### Selected extract:

----------

At the end of the day it is all about the wine. And a lot of wine was about during the course of the year. I revisit the best of those wines in this post. Chronology is responsible for the ordering of the presentation. Most of these wines were tasted in a group comprised of Ron, Bev, my wife, and me or a larger group of which we were a part.
At our January Solaia vertical tasting, the 1982 Solaia stood head and shoulders above its flight partners. Coffee bean, mint, vanilla, and Georges de Latour on the nose and palate. Long, sweet finish. The wine of the night.
We were excited when the Hyatt Grand Regency Orlando opted to reprise its classic La Coquina Brunch and snapped up a few tickets. So were a lot of other local folks as we ran into a lot of friends, including the folks from wineontheway.com. These kind folks bought a bottle of 1988 DRC La Tache from the restaurant and invited me over to try it. I did not hesitate. The wine appeared rather delicate in the glass but the fragrance was powerful. Strawberries and muted red fruits. Firm on the palate but elegant nonetheless. Still youthful. Balanced. Slight drying tannins. Elevated what had already been a glorious day.
We made a number of trips to Berns during the course of the year, the first being a celebration of Ron's birthday. At this initial trip we did a 2000 DRC horizontal. While we waited for Brad (our Somm) to set up the DRCs, we continued our demolition of the 1975 Dom that Ron had brought along to ease the tedium of the chauffeured-drive from Orlando to Tampa. The Dom exhibited notes of lemon custard, creme brûlée, coffee, nuts, and a slight oxidation. On the palate still lively, with butterscotch, lemon peel, burnt orange, and a hint of tannin. Ron got lemon butter, creme brûlée, toffee, and roasted hazelnuts and expressed a particular liking for the "slight sherry oxidative notes" that can be found in older Champagnes. He also noted an "amazing acidity and ... nice, fine bubbles."
The 2000 Richebourg was much darker at the core than the Grand Ech that we had consumed and had a floral nose with tar and petrol at the back end. My first thought was that someone had messed up and put a Barolo in a DRC bottle. As the wine evolved, notes of strawberry, watermelon, cigar box and cedar box became apparent. On the palate, spice, great acidity, and a very long finish. This was an extremely high quality wine.

----------

### Data extracts:
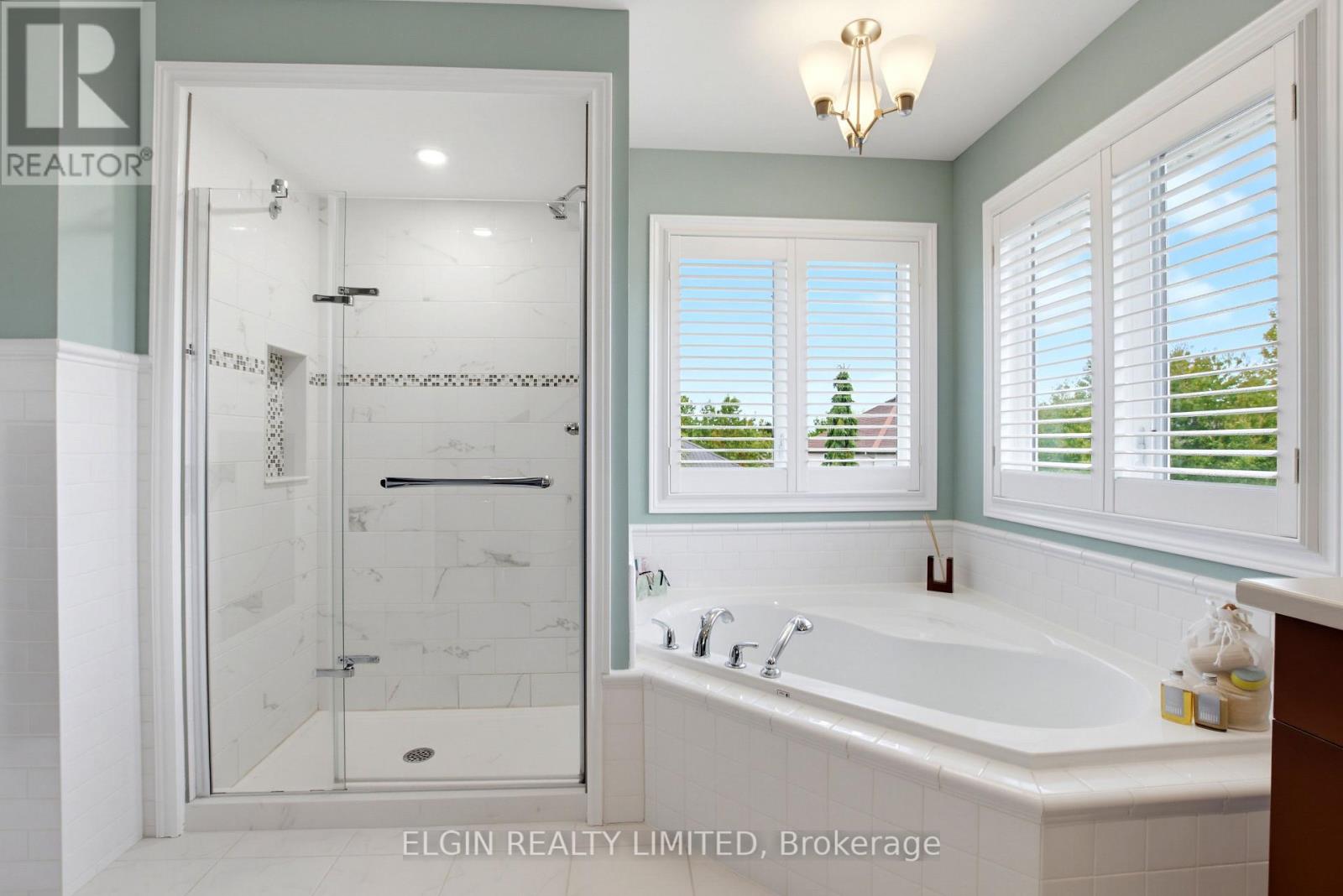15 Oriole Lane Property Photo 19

----------

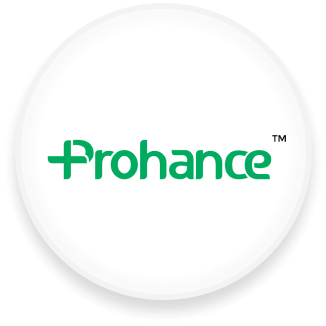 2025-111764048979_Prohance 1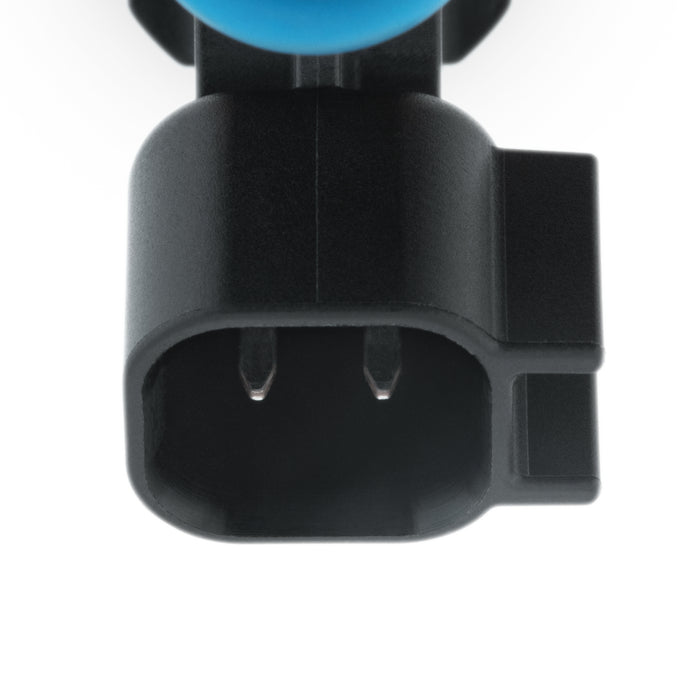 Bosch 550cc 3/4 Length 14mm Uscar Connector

----------

### Task set:
a - In the wine retrospective, which vintage of Champagne did Ron bring on the drive from Orlando to Tampa?
b - Continue the wine retrospective from its last sentence.

### Results of the exercise:
a - The 1975 Dom.

b -
The 2000 La Tâche was even darker at the core than was the Richebourg. Talcum powder and chalkiness on the nose. Over time the talcum powder evolved into soy. Rose petals, tea, coffee, burnt tobacco, smoke, coffee grounds, nutmeg, and menthol. Power and weight on the palate along with bright acidity, non-aggressive tannins, and a long, drying finish.
By this time my steak had arrived and Brad suggested a 1949 Canon in mag to accompany. This wine was replete with dried figs, tamarind, and mahogany. Wild red cherries, freshly turned earth, sweet tobacco, and a musty old closet. A little Brett. A herbaceousness which Brad characterized as a hallmark of aging Cab Francs. A Burgundy lover's Bordeaux. Tamarind on the palate. Its acidity supported a long, sour finish.
Prior to leaving Paris for Burgundy at the end of April, we had dinner at Le Taillevent and there encountered a 2003 Armand Rousseau Chambertin Clos de Beze. On the nose the wine presented smoked oak, vanillin, and strawberry. On the palate a spiciness, copious amounts of red berries, road tar, cigar box, and savoriness. Lengthy finish.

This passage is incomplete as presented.